CODA (2021) Review
SOMETIMES a formulaic endeavour comes along that manages to surpass all perceived expectations, proving that any film can achieve greatness and prosper because of its simplicity rather than despite it. However, even the most people-pleasing films can have their problems; minor though they may be.
Based on the French film La Famille Belier, CODA follows Ruby (Emilia Jones), a high schooler on the cusp of graduating who is also the only hearing member of her deaf family, acting as their translator for majority of her life. When an opportunity opens up for her to follow her passion of music, Ruby finds herself conflicted between following her deep passion of music and abandoning her family, especially when their fishing business is threatened.
On the surface a film like this shouldn't have worked due to its unrelenting corniness and familiar familial story arcs. But just like the characters in the film, CODA continually tugs at the heart strings in no short part thanks to the authentic performances given by four family members.
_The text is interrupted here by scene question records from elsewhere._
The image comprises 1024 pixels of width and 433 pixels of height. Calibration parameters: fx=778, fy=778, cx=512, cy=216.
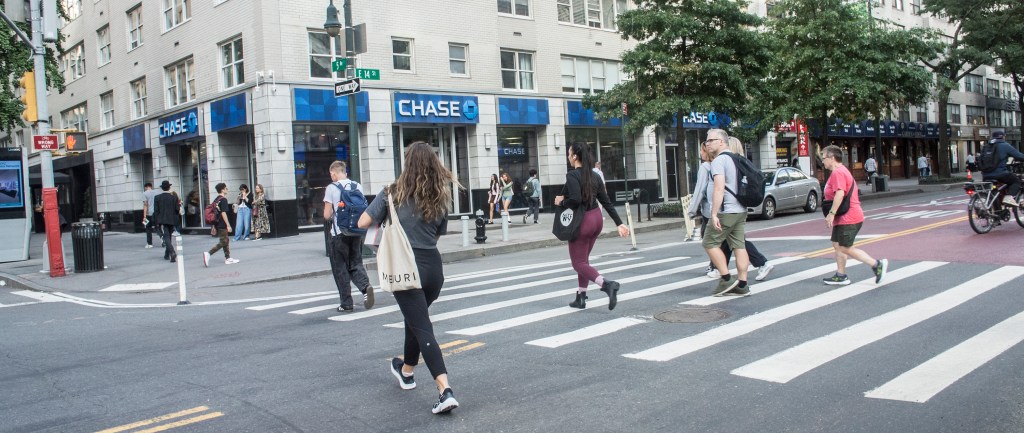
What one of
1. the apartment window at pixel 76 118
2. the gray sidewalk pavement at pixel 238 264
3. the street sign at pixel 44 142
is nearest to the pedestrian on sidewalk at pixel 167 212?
the gray sidewalk pavement at pixel 238 264

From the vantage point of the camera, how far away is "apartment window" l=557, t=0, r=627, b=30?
30422 mm

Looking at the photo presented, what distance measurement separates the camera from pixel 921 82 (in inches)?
1119

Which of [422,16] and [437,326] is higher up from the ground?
[422,16]

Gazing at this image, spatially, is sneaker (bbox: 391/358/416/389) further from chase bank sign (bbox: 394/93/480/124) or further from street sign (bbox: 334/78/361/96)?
chase bank sign (bbox: 394/93/480/124)

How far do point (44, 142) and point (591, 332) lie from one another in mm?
13669

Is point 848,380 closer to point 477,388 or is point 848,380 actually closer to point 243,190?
point 477,388

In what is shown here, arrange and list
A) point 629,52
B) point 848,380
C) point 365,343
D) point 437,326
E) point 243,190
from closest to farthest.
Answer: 1. point 848,380
2. point 365,343
3. point 437,326
4. point 243,190
5. point 629,52

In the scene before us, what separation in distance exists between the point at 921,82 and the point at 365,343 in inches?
1080

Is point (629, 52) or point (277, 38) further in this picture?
point (629, 52)

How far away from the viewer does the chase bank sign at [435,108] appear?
25.0 m

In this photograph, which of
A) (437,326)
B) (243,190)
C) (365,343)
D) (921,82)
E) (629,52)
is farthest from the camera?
(921,82)

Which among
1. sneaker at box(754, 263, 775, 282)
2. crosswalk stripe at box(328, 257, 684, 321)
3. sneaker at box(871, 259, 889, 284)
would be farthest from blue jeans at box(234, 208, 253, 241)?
sneaker at box(871, 259, 889, 284)

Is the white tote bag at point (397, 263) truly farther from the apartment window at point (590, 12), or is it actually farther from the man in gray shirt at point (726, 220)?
the apartment window at point (590, 12)

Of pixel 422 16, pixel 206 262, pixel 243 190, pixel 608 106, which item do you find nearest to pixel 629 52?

Marlee Matlin and Daniel Durant do a wonderful job as Ruby's mother and brother respectively, however, it's Troy Kotsur as Ruby's deaf father who delivers the film's greatest performance. Kotsur expresses authentic, unremitting emotion through his scarily realistic facial expressions and the vexatious manner in which he utilises sign language, allowing hearing and deaf audiences to easily understand the situations and arguments being translated, making the film even more accessible than its wholesome concept allows it to be.
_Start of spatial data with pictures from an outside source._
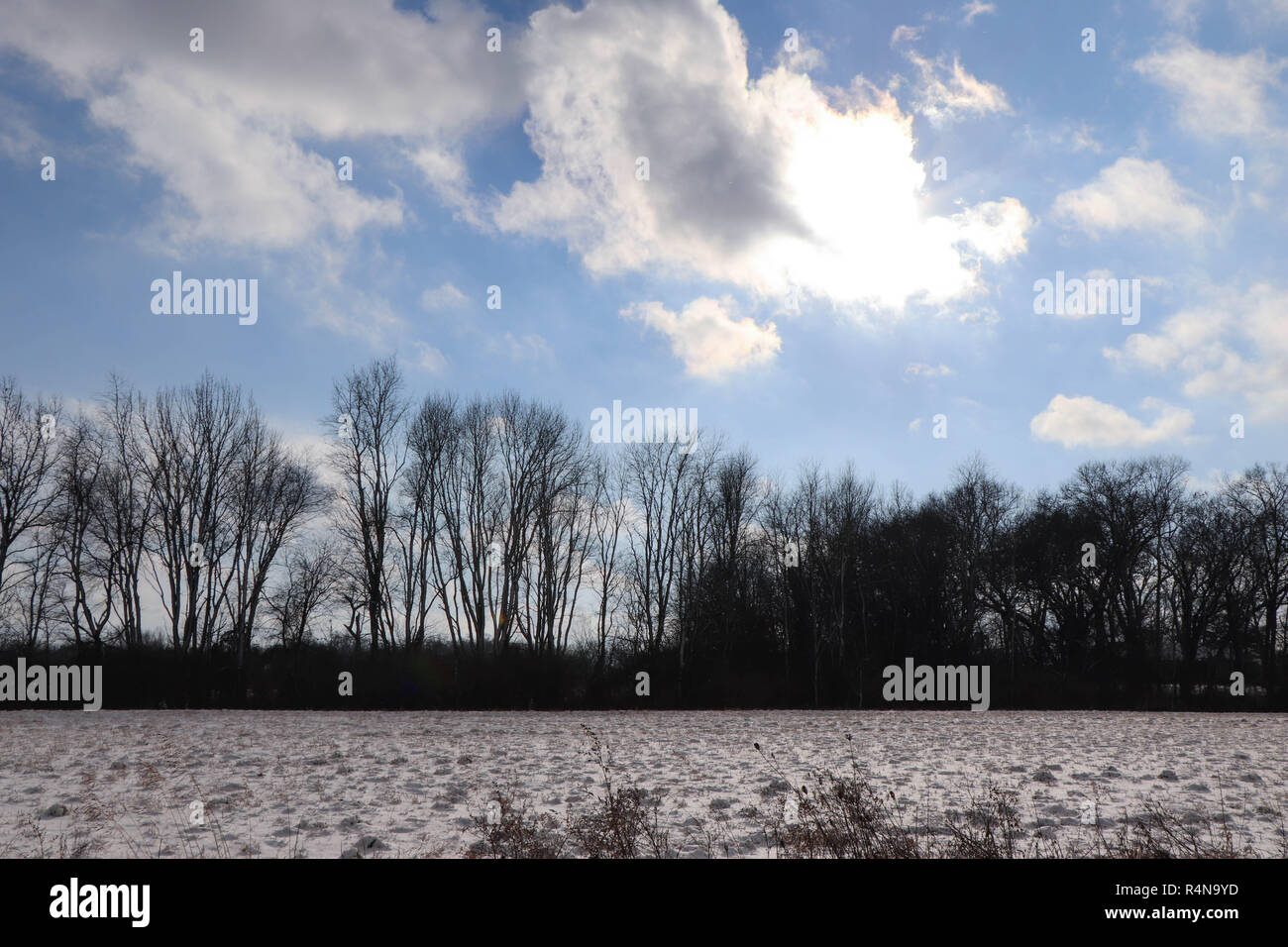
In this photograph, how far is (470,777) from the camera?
10.4 meters

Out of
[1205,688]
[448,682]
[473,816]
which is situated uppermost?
[473,816]

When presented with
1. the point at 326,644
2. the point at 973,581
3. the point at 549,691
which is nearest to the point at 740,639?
the point at 549,691

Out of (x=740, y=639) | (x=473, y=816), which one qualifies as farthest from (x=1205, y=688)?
(x=473, y=816)

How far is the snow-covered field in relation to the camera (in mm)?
7172

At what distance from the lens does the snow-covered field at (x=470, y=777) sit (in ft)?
23.5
There are a plethora of reasons why CODA flourishes as an accommodating, heart warming crowd-pleaser. However, the film's minor imperfections ultimately stem from its ability to hit too many right notes, leading to a number of people-pleasing contrivances, which in the end, do as much harm as they do good; a double-edged sword in the best possible way. Moments such as the tear-jerking scene of Ruby singing to her father all while he holds his hand up to her throat in order to feel her gifted voice, as well as Ruby first discovering her love for music all do wonders for CODA, but these scenes are also accompanied by moments of awkward attempts at humour and predictable emotional beats that wouldn't look out of place in the most sappy teen romance.
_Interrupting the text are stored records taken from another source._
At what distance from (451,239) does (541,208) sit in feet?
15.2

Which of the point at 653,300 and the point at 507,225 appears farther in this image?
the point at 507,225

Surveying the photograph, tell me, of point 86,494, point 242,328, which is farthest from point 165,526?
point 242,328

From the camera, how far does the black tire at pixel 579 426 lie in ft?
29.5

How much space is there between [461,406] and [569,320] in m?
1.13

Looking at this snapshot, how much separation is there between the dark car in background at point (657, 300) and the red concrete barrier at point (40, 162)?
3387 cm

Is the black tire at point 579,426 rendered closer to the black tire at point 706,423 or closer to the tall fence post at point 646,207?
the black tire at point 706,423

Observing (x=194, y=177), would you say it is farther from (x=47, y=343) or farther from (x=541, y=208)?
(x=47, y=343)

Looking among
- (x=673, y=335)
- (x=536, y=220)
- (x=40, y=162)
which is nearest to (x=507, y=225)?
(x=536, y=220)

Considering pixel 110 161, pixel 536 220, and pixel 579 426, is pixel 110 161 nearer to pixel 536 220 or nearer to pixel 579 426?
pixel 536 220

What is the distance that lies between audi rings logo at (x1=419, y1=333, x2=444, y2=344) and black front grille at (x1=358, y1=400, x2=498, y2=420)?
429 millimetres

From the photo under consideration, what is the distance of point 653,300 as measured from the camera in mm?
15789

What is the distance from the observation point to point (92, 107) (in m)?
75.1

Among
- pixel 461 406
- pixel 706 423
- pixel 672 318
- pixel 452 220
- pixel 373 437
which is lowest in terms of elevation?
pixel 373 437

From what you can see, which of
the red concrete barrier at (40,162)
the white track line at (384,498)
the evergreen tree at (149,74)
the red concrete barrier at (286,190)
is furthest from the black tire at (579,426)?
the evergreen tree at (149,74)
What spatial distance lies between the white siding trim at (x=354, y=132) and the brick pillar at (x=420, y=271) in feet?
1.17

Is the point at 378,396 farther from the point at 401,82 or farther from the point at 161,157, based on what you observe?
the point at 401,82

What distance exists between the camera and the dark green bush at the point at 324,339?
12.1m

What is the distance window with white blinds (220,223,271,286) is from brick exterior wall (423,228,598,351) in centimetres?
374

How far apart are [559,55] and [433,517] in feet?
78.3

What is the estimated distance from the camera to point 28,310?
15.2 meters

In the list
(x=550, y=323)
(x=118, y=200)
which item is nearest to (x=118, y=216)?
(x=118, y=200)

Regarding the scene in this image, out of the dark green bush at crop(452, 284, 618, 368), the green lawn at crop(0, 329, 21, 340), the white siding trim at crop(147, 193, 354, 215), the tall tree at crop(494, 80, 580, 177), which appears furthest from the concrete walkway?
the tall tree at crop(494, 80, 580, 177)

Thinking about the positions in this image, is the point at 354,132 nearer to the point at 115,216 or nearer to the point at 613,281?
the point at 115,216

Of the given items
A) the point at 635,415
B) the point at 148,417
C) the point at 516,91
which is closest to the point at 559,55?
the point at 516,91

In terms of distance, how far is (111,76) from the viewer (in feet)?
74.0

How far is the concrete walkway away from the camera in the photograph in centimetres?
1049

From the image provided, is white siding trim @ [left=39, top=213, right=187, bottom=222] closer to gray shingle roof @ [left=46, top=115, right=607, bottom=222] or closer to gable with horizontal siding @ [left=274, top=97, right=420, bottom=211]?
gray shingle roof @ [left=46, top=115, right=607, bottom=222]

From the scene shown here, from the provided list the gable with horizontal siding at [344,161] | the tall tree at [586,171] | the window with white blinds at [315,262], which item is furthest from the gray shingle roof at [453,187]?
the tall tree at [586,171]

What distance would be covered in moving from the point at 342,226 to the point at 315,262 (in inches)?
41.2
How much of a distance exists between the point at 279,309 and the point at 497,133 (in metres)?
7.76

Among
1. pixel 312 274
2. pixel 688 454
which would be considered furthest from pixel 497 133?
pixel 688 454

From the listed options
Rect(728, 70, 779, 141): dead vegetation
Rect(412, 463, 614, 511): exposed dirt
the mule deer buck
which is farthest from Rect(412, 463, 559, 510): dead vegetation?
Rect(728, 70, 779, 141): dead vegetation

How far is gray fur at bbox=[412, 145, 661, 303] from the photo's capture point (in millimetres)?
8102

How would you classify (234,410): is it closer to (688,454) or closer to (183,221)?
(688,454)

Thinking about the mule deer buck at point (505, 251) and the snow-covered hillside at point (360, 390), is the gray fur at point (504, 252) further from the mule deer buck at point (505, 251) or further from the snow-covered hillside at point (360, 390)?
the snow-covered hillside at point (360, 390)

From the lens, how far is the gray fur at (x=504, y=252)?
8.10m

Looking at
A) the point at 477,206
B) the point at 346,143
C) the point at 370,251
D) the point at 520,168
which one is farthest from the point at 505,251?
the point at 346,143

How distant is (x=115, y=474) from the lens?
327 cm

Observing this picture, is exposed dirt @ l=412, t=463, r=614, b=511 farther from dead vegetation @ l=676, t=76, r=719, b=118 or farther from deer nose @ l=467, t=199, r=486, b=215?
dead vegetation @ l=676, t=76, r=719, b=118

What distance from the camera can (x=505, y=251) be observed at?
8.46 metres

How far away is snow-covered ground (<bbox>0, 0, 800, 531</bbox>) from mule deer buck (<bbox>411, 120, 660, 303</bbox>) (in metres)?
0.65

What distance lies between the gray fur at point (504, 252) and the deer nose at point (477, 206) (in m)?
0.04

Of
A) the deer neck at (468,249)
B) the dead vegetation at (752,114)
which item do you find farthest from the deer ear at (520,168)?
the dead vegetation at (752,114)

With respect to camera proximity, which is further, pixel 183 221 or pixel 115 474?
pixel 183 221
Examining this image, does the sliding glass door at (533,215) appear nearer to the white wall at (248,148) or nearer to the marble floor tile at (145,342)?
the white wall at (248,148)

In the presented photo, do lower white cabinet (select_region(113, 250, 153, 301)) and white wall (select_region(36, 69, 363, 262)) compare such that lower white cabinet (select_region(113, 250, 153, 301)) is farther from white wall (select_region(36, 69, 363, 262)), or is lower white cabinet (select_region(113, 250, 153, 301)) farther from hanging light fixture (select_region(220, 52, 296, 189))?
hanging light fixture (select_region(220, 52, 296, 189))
CODA is far from a perfect movie, but in a weird way, is so close to being flawless; it's a film that exudes genuine emotion and personality while also associating itself with foreseeable outcomes. Kotsur and Jones shine as the film's premier stars, carrying much of the story with sincerity and charm, all while being led along by director Sian Heder to produce a near-perfect people-pleaser that hits all the right notes in the most silent of moments.